Available data.
------------------------------------

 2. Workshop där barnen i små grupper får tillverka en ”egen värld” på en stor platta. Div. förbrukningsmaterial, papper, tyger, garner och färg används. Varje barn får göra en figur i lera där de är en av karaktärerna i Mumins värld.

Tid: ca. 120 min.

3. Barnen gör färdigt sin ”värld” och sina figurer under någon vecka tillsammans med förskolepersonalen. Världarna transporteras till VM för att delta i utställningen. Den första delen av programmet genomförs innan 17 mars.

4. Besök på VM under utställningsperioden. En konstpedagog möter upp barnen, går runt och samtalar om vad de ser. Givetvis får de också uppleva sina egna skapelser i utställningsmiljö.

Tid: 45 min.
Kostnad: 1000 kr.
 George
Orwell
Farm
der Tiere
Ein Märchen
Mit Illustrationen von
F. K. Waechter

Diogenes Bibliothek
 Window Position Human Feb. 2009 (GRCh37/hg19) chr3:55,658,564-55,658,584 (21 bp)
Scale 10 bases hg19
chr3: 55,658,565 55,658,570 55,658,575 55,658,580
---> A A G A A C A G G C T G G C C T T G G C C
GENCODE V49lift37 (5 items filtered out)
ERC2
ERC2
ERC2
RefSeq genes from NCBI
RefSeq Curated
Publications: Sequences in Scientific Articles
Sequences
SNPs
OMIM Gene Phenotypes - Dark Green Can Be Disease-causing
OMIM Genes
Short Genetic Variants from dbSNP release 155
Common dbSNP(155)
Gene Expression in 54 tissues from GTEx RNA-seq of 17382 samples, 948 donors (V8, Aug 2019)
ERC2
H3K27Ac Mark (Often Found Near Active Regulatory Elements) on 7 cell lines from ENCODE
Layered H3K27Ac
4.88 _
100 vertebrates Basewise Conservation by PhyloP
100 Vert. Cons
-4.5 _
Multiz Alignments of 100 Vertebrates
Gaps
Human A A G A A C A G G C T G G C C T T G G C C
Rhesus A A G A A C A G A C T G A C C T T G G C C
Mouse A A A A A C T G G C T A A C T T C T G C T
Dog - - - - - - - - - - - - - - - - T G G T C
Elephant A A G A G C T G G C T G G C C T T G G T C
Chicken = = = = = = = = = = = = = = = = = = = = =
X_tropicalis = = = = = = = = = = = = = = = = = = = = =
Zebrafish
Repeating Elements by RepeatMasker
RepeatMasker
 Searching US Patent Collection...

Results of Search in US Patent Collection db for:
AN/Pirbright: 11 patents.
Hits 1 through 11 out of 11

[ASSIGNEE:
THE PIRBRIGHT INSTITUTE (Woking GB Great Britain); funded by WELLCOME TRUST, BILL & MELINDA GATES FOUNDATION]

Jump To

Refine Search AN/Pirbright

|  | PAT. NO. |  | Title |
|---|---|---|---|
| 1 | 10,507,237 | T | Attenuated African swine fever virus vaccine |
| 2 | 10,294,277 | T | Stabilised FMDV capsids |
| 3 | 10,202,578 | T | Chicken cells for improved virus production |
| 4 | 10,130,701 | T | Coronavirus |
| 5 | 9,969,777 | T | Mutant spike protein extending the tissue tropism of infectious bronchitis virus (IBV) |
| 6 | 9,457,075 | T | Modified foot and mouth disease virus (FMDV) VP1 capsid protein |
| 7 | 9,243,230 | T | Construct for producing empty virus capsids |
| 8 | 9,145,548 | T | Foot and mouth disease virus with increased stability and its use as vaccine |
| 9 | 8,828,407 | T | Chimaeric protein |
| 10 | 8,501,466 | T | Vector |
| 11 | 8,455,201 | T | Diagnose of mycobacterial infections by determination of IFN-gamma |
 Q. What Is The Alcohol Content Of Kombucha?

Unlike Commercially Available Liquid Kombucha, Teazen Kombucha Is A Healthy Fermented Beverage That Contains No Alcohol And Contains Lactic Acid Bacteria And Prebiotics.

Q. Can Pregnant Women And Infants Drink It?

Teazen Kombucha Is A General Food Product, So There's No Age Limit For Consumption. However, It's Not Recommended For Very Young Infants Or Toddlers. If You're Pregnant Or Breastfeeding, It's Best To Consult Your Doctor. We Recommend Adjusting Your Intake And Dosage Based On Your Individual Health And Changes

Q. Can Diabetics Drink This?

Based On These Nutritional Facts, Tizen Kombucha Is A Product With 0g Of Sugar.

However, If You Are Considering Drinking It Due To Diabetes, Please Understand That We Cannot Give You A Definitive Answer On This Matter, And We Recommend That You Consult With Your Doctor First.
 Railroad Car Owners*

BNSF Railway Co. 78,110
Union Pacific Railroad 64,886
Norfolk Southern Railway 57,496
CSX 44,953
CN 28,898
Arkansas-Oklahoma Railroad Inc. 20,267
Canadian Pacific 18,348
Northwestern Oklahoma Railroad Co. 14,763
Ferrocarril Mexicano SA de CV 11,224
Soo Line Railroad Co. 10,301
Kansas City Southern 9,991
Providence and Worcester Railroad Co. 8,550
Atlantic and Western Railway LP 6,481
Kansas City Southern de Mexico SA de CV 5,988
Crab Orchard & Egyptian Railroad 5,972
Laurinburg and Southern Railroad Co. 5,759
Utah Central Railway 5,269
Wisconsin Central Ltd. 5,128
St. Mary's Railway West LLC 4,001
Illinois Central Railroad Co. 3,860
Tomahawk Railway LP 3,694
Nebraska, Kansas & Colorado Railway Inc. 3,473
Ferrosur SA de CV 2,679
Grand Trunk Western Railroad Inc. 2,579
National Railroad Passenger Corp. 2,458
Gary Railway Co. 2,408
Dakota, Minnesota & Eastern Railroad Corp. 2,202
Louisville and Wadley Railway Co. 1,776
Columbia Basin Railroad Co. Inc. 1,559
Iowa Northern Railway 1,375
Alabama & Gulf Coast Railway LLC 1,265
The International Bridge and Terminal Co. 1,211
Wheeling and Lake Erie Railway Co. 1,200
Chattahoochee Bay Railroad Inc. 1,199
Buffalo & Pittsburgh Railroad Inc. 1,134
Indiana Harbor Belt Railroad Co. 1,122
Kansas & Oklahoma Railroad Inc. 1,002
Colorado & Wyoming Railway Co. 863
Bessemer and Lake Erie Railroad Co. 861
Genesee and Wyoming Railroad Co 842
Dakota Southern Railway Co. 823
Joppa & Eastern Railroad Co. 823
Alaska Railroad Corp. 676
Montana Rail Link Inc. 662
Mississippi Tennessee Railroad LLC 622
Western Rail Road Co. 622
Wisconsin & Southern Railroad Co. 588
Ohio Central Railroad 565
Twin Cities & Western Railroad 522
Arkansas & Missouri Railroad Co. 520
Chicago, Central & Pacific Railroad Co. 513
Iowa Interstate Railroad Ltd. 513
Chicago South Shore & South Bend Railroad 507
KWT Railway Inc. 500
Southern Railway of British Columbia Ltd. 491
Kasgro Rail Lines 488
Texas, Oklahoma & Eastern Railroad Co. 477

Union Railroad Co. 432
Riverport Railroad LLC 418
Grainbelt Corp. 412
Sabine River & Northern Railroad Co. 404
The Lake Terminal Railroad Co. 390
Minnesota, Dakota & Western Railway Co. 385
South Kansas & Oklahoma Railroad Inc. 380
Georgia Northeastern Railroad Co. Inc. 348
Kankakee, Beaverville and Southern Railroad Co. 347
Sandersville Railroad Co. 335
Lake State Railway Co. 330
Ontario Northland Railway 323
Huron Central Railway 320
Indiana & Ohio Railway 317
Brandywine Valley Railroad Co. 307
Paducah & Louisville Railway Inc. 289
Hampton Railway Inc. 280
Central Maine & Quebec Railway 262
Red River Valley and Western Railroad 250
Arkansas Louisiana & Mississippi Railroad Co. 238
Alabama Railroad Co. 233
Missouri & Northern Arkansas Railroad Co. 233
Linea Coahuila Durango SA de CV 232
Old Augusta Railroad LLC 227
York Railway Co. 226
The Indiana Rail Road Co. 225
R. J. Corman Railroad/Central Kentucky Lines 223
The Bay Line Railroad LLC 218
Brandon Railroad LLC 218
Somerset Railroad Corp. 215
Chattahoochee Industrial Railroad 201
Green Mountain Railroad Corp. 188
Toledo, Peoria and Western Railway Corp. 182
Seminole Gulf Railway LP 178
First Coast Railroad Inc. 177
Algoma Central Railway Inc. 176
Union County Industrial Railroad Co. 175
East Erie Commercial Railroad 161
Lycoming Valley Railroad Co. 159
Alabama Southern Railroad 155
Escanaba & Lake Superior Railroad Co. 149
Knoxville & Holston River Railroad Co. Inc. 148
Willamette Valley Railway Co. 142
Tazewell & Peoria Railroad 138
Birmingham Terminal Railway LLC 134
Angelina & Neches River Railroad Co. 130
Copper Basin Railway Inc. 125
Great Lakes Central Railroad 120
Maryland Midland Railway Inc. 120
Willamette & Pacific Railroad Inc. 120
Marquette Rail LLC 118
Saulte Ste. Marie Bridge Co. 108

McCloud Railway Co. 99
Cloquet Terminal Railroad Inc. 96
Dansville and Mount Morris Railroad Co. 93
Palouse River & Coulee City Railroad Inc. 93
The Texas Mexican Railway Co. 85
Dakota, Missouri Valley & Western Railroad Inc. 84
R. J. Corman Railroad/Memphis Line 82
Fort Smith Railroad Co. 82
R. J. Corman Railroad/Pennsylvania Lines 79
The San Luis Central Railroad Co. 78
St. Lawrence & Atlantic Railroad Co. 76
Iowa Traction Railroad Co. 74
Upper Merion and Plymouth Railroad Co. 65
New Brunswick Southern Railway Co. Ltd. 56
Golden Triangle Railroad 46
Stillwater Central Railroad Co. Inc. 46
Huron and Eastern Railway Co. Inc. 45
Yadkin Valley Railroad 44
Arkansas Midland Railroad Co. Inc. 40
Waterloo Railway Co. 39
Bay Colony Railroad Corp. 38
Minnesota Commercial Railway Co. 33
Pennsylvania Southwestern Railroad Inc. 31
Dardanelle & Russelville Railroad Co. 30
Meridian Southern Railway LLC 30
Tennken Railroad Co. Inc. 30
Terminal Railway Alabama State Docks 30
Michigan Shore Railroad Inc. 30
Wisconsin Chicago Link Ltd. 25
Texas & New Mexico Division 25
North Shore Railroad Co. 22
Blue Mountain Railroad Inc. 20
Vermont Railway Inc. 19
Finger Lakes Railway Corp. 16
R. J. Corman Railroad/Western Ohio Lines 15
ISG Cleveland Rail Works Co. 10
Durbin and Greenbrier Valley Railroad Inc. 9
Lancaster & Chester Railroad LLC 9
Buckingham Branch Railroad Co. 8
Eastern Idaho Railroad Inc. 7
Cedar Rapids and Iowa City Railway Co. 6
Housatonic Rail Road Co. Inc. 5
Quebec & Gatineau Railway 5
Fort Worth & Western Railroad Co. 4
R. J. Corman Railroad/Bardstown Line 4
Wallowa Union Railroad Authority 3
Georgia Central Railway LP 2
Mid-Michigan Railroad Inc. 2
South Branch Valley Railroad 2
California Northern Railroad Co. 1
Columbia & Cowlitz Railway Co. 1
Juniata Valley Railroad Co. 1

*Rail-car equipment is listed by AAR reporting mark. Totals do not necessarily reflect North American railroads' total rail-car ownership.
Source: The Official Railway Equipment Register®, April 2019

------------------------------------

Exercise directions. Reproduce only the lines above, starting at the line with "The San Luis Central Railroad Co. 78" and ending at the line with "Michigan Shore Railroad Inc. 30", exactly as written.

Problem solution.
The San Luis Central Railroad Co. 78
St. Lawrence & Atlantic Railroad Co. 76
Iowa Traction Railroad Co. 74
Upper Merion and Plymouth Railroad Co. 65
New Brunswick Southern Railway Co. Ltd. 56
Golden Triangle Railroad 46
Stillwater Central Railroad Co. Inc. 46
Huron and Eastern Railway Co. Inc. 45
Yadkin Valley Railroad 44
Arkansas Midland Railroad Co. Inc. 40
Waterloo Railway Co. 39
Bay Colony Railroad Corp. 38
Minnesota Commercial Railway Co. 33
Pennsylvania Southwestern Railroad Inc. 31
Dardanelle & Russelville Railroad Co. 30
Meridian Southern Railway LLC 30
Tennken Railroad Co. Inc. 30
Terminal Railway Alabama State Docks 30
Michigan Shore Railroad Inc. 30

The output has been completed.